Troubleshooting: Out-of-storage issue with NiFi

The Nifi Content repository archives all the flow file content in the system. The purpose of archiving is so that the user can view or replay the content from the provenance user interface only for troubleshooting purposes.

Problem

The Nifi Content repository archives all the flow file content in the system. The purpose is to allow the user to view and/ or replay the content from the provenance.

These archives are kept in the same directory as the Content repository. Sometimes, when handling a large amount of data, the Content repository could fill up a disk, and the FlowFile repository, if it is also on that disk, can cause out-of-storage issues. When this archived data keeps piling up, it can negatively affect performance.

To optimize this, the nifi.properties file contains properties that deal with archiving content in the NiFi Content repository.

Solution

nifi.content.repository.archive.max.retention.period
It specifies how long Nifi will keep archived content before clearing it from the content archive directory.
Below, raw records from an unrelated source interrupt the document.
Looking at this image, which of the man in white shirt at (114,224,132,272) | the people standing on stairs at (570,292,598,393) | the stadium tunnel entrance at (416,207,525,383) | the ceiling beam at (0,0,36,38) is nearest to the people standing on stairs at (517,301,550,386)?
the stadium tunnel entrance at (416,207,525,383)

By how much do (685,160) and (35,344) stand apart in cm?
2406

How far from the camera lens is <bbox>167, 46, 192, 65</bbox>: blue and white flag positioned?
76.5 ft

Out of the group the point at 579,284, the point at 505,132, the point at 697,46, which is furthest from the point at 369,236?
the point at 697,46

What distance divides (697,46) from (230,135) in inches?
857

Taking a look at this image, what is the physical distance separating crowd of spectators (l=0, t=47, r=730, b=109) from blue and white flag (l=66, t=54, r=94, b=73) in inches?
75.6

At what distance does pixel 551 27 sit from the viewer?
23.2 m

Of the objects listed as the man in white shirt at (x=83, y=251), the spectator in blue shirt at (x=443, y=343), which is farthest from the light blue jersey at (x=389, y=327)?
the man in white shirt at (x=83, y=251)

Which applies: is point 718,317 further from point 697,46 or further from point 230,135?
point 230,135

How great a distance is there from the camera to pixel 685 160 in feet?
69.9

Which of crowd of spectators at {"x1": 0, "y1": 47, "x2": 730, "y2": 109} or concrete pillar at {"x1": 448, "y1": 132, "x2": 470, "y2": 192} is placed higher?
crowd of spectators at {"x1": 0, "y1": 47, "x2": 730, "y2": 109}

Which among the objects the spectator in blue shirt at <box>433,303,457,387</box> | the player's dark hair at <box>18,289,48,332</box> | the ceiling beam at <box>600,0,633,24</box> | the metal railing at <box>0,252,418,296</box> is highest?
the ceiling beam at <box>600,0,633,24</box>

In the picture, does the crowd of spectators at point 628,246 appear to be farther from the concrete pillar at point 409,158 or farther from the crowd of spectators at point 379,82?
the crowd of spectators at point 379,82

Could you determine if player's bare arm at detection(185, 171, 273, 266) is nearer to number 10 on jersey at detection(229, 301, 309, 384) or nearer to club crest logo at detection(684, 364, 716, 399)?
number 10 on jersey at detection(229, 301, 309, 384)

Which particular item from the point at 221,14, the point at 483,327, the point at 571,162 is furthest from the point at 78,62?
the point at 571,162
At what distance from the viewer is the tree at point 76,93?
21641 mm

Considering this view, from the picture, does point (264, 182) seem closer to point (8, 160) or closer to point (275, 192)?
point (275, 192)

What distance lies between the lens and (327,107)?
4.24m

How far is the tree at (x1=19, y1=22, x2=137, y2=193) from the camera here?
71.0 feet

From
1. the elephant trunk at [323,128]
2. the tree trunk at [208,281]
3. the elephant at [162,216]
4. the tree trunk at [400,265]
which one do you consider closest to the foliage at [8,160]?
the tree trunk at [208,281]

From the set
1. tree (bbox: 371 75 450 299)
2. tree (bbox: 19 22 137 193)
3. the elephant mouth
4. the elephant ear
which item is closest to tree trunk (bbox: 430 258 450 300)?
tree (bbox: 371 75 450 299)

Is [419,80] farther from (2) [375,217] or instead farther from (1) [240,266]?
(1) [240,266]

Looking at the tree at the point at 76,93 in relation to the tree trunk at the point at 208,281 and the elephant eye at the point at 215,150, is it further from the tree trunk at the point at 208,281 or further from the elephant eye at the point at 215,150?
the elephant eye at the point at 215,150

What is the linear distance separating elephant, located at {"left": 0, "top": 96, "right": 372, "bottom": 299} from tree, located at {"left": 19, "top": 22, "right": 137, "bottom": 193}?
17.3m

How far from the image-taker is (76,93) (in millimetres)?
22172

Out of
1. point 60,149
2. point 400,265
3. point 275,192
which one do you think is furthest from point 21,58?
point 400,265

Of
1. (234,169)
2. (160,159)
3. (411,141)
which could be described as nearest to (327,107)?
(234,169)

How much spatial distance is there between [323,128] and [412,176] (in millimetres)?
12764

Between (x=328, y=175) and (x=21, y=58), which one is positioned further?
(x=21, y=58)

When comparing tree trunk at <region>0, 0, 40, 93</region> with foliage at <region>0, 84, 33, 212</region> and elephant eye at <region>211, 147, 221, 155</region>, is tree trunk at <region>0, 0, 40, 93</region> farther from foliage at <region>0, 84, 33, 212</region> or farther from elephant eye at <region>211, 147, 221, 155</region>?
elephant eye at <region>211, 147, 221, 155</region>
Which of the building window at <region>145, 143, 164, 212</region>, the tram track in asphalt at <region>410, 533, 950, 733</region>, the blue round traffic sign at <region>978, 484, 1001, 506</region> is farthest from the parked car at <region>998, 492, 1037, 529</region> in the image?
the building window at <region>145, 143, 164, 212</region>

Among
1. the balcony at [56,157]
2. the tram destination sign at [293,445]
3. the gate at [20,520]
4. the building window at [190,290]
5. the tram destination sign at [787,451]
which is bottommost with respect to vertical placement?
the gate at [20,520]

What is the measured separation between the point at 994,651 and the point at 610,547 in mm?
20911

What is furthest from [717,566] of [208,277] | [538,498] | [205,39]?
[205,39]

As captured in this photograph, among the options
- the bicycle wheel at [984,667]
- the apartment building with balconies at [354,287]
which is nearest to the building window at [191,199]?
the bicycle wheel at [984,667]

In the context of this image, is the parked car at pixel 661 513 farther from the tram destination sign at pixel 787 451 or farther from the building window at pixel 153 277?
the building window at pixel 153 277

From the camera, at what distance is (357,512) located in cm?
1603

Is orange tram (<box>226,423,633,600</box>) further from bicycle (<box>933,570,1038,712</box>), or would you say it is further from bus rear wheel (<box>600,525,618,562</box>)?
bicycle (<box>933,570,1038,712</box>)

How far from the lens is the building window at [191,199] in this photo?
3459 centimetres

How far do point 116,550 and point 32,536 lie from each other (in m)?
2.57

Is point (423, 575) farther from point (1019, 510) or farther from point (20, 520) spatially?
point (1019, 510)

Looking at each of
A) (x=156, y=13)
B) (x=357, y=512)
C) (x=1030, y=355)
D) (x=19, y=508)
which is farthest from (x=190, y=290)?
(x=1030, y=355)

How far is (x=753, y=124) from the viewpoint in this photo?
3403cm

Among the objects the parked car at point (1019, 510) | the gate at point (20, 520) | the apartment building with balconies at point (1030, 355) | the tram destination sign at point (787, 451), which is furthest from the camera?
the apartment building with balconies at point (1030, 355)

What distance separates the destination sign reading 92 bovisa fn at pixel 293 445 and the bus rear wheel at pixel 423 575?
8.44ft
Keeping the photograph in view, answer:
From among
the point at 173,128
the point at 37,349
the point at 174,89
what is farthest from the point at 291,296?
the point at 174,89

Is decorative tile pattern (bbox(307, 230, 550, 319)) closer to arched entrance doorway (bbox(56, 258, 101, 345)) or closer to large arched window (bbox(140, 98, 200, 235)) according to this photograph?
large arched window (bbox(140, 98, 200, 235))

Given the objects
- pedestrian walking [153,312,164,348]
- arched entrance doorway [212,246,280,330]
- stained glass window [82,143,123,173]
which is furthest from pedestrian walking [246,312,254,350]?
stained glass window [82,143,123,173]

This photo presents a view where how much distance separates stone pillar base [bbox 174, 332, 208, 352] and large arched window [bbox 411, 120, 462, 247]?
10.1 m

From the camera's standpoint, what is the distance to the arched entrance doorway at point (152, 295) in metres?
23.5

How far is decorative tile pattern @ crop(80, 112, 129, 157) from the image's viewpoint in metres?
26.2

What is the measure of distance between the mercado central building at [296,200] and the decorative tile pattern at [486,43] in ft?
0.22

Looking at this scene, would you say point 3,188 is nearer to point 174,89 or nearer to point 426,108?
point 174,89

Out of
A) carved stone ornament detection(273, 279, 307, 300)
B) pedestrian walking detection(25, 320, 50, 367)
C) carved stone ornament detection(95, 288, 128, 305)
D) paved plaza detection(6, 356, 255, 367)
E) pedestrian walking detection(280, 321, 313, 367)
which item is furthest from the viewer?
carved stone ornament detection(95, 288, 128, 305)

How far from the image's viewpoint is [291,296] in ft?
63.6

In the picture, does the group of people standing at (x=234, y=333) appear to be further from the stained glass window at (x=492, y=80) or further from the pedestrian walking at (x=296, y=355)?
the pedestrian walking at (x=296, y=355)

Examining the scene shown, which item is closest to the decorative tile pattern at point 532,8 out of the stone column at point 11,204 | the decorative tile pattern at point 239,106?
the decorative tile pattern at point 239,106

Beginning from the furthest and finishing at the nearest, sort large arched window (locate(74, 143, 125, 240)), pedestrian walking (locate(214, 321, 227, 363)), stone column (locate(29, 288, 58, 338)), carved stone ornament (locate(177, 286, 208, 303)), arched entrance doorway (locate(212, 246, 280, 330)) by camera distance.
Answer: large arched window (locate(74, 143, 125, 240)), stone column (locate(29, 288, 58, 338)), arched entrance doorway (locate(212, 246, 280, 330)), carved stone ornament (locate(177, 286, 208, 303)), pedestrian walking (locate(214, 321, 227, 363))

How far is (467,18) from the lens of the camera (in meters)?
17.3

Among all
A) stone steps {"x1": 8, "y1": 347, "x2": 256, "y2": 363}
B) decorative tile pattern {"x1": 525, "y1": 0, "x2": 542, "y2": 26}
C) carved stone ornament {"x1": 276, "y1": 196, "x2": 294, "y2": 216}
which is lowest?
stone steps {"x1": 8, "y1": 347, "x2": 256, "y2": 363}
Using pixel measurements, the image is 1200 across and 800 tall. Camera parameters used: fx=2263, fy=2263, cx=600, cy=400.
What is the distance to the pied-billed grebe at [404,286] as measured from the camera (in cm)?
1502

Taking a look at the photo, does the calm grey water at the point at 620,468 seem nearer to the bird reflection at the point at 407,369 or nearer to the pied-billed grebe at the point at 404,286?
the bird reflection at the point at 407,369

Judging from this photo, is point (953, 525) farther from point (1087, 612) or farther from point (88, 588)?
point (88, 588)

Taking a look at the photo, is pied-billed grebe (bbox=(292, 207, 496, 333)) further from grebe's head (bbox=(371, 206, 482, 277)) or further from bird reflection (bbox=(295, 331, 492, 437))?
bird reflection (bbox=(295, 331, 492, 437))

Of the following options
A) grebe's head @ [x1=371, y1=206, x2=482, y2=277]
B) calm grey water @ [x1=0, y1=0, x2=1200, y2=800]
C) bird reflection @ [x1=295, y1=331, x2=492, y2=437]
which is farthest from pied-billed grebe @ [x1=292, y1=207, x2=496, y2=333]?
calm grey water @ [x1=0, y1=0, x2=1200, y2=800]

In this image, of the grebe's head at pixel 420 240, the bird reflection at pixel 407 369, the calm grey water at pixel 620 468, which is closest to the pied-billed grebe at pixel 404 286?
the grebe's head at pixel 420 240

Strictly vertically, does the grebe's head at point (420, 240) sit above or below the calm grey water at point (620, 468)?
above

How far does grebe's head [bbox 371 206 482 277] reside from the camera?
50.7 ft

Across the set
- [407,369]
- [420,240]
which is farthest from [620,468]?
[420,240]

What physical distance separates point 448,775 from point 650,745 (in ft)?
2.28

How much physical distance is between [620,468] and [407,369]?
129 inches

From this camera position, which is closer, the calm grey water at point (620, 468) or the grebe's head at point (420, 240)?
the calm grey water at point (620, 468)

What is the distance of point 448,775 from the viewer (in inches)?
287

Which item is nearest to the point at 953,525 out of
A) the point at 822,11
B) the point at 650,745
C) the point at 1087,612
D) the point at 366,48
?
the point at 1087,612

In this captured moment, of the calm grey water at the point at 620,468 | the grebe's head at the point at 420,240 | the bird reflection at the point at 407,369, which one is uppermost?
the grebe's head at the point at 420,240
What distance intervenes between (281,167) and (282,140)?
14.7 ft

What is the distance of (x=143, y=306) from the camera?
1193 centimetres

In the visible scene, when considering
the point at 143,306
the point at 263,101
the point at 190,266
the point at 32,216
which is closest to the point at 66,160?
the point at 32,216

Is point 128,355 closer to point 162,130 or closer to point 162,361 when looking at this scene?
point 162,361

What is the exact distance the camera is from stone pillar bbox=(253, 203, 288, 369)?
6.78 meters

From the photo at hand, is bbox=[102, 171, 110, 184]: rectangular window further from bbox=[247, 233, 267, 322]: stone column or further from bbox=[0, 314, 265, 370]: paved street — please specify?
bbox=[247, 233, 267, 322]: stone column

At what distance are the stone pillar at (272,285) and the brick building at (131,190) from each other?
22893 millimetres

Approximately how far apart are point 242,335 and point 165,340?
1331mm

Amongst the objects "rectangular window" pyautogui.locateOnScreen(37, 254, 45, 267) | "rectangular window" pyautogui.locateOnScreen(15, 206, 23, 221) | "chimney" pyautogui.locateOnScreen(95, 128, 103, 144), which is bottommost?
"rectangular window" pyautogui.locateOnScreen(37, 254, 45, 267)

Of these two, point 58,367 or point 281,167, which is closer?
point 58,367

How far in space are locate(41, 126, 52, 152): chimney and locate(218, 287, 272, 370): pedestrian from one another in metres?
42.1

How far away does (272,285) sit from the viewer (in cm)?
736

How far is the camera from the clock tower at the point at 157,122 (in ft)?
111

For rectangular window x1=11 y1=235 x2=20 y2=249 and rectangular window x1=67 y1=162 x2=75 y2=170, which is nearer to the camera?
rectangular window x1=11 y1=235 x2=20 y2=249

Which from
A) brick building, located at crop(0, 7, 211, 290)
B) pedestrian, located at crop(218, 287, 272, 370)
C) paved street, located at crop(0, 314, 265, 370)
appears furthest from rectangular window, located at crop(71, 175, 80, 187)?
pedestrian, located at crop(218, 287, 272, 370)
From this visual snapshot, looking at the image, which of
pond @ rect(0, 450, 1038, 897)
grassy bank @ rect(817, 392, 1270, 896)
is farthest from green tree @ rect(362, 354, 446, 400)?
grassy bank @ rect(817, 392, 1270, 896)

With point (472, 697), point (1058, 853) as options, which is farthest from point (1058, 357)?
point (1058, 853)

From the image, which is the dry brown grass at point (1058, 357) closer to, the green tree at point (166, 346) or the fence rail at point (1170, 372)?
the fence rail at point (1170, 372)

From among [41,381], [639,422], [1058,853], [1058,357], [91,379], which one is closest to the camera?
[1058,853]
The recommended setting for production should be short enough to ensure storage does not run out.
nifi.content.repository.archive.max.usage.percentage
It specifies Nifi when it should start clearing archived content to keep the overall disk usage at or below the configured rate.
For example: If max.usage.percentage = 40%. Once the archive data crosses the 40% mark, it will start removing the oldest archive content.
nifi.content.repository.archive.enabled
This enables the provenance user interface to view or replay content that is no longer in a dataflow queue.

There are many other properties that can be used to optimize file system Content repository properties. For detailed description refer, NiFi System Administrator’s Guide.